* TASK BRIEF
Could you repeat all of the entries exactly, leaving out any pictures?

* GIVEN RECORDS
↓↓↓

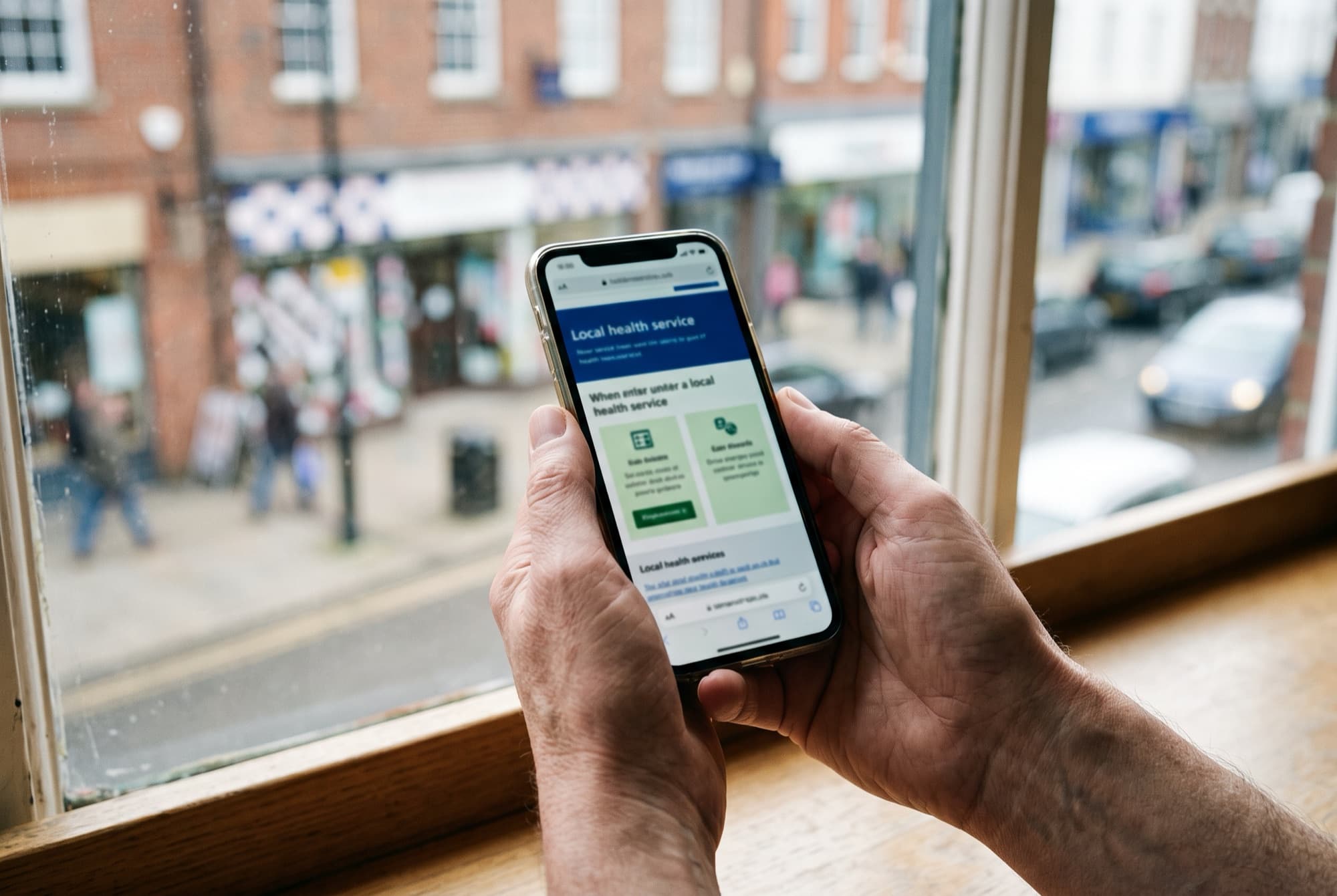 Someone checking a health service website on their phone, by a window looking out on a high street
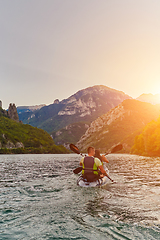 Image showing A young couple enjoying an idyllic kayak ride in the middle of a beautiful river surrounded by forest greenery in sunset time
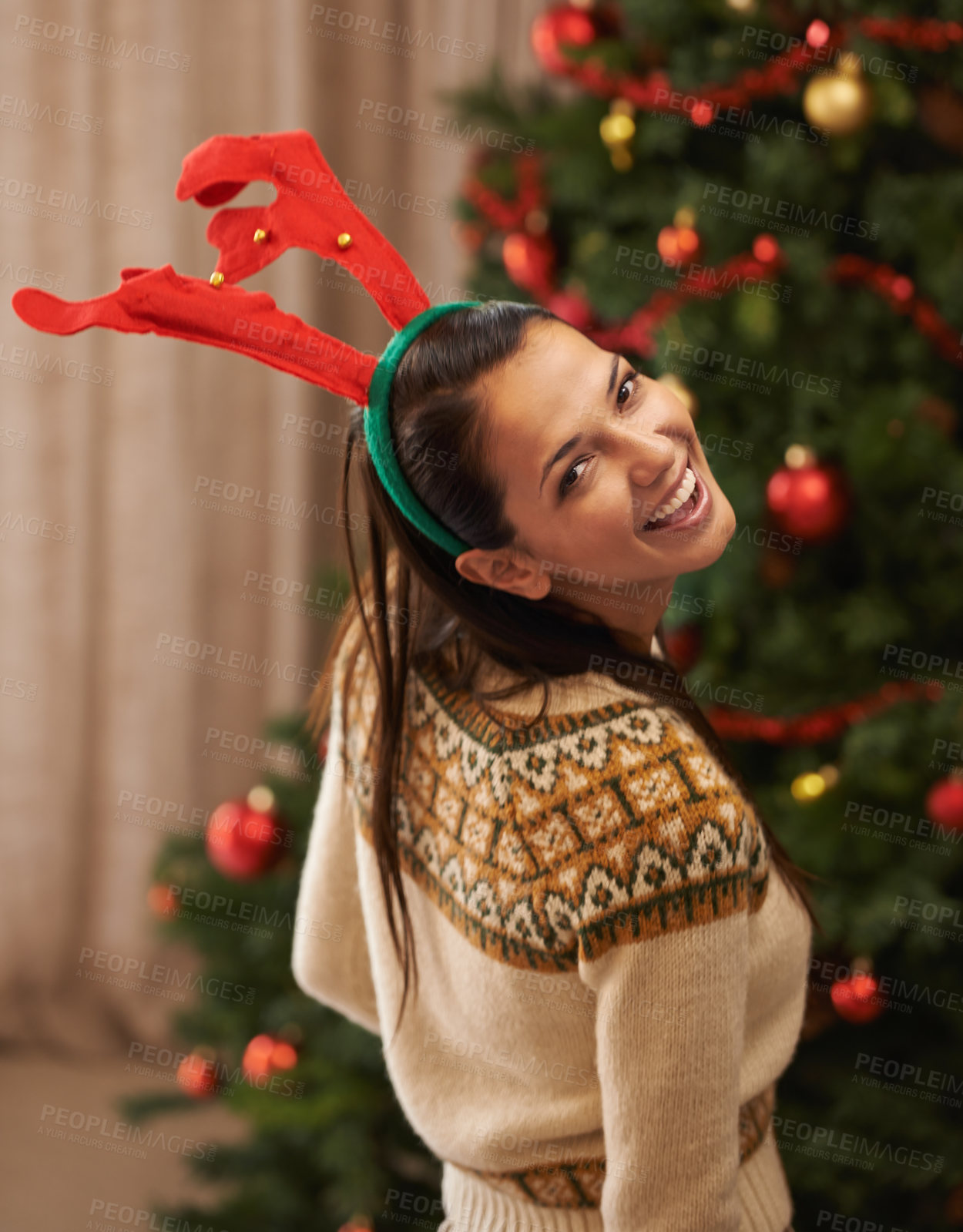 Buy stock photo Portrait, happy and woman in home for Christmas, party or holiday in apartment in Spain. Xmas, face and smile of female person in antlers for festive celebration, funny and laughing by tree in house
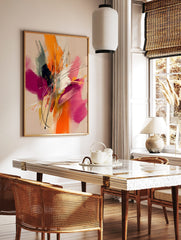 Abstract painting with energetic orange, fuchsia, black, and white brushstrokes and lines on a, in a styled room mockup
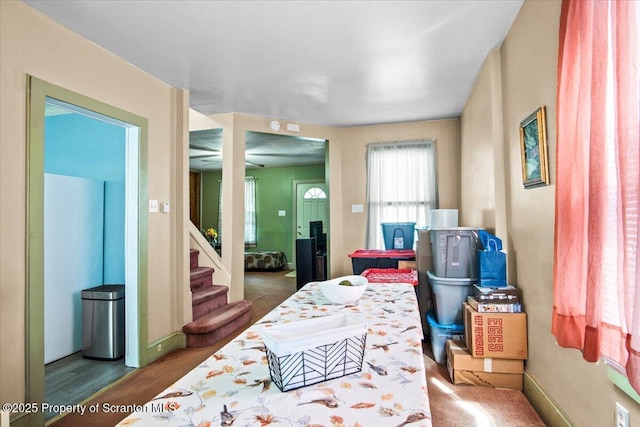 dining area featuring stairway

↑↑↑

* YOUR RESPONSE
 Someone checking a health service website on their phone, by a window looking out on a high street
 Image showing A young couple enjoying an idyllic kayak ride in the middle of a beautiful river surrounded by forest greenery in sunset time
 Buy stock photo Portrait, happy and woman in home for Christmas, party or holiday in apartment in Spain. Xmas, face and smile of female person in antlers for festive celebration, funny and laughing by tree in house
 Abstract painting with energetic orange, fuchsia, black, and white brushstrokes and lines on a, in a styled room mockup
 dining area featuring stairway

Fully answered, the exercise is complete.